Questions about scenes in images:
━━━━━━━━━━━━━━━━━━━━━━━━━━━━━━

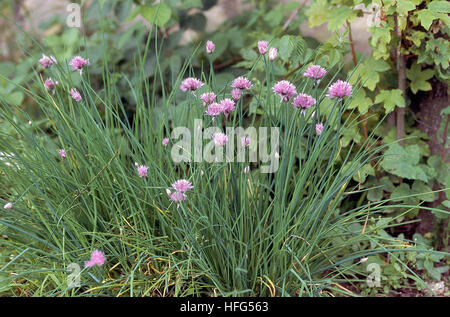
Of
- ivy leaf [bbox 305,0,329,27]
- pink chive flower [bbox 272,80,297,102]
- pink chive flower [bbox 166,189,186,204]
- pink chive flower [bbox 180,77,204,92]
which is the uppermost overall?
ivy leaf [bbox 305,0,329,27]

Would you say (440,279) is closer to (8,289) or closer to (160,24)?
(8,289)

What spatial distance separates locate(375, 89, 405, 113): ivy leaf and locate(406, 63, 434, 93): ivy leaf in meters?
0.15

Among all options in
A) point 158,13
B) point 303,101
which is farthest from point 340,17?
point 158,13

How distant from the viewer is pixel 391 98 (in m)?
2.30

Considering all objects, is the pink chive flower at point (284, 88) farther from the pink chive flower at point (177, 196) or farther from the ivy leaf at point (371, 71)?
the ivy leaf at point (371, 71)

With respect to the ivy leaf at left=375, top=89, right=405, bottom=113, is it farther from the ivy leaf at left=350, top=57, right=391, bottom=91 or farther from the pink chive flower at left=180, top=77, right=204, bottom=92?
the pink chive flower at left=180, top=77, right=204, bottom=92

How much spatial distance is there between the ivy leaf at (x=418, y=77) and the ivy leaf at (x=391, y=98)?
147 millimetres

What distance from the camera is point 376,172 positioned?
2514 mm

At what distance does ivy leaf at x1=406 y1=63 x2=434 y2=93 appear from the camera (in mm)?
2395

━━━━━━━━━━━━━━━━━━━━━━━━━━━━━━

PROBLEM DETAILS> Reproduce the lines of the listing above unchanged, from the line containing "With respect to" through the end of the listing.

EXERCISE SOLUTION>
With respect to the ivy leaf at left=375, top=89, right=405, bottom=113, is it farther from the ivy leaf at left=350, top=57, right=391, bottom=91 or farther from the pink chive flower at left=180, top=77, right=204, bottom=92?
the pink chive flower at left=180, top=77, right=204, bottom=92

How much spatial distance is there between the ivy leaf at (x=418, y=77) and the ivy leaf at (x=391, y=98)?
147 millimetres

What distance from the camera is point 376,172 positioned?
2514 mm

At what distance does ivy leaf at x1=406 y1=63 x2=434 y2=93 appear from the camera (in mm)?
2395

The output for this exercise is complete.